During his exercise time in the yard, Molokoedov gained quite a following when the other prisoners discovered that he was a much more talented athlete than he was a Hardy Boys antagonist. Other inmates even began trading amenities like deodorant, soap, and get-out-of-sodomy-free cards for a few paltry minutes of soccer training from Molokoedov. When word of his skills reached former Chilean national team player Franklin Lobos, he took a trip to the Santiago Penitentiary to see what all the hubbub was about. Lobos was so impressed with Molokoedov that he recommended him to the coach of the Santiago Morning, a Chilean professional team.
Maxim Molokoedov/Santiago Times
"Next to smuggling cocaine, soccer is my greatest passion."

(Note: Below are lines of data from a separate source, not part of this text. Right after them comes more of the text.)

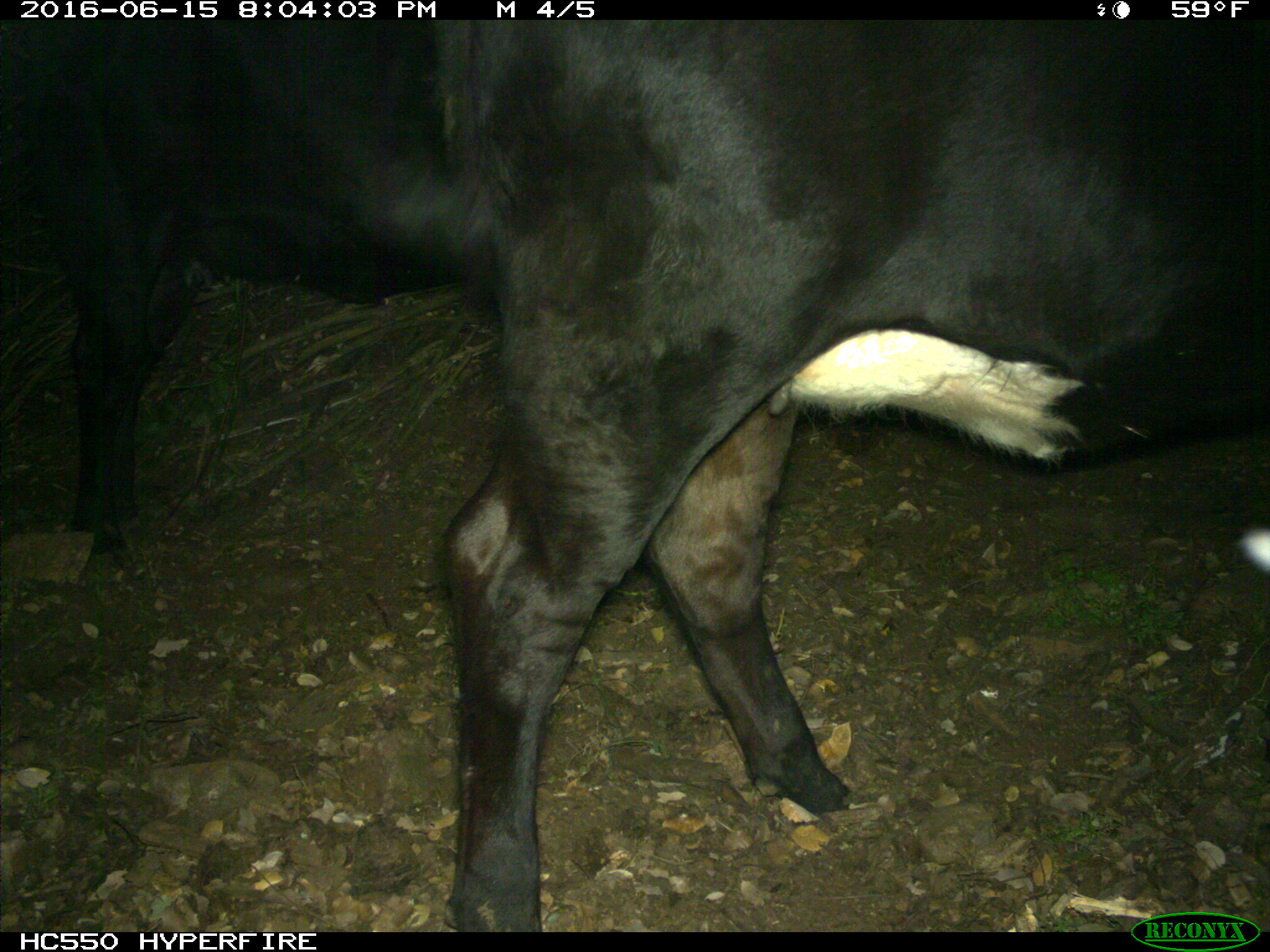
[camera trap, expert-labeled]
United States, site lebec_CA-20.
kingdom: Animalia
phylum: Chordata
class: Mammalia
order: Artiodactyla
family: Bovidae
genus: Bos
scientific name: Bos taurus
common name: domestic cow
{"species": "Bos taurus (domestic cow)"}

Unlike most uptight nations, Chile didn't let a petty thing like being in the middle of a prison sentence stop the promising career of a young athlete. Accompanied by armed guards, Molokoedov played for the Morning during each of their home games -- he wasn't allowed at away games. Prison officials probably didn't want "plane tickets and fancy hotel rooms for drug smugglers" showing up on taxpayers' invoice. Molokoedov even passed up an opportunity to return to his native Russia, opting to stay in prison for another year just to keep playing for his beloved team. Either that man is the very definition of sportsmanship, or freedom in Russia is way worse than prison in Chile.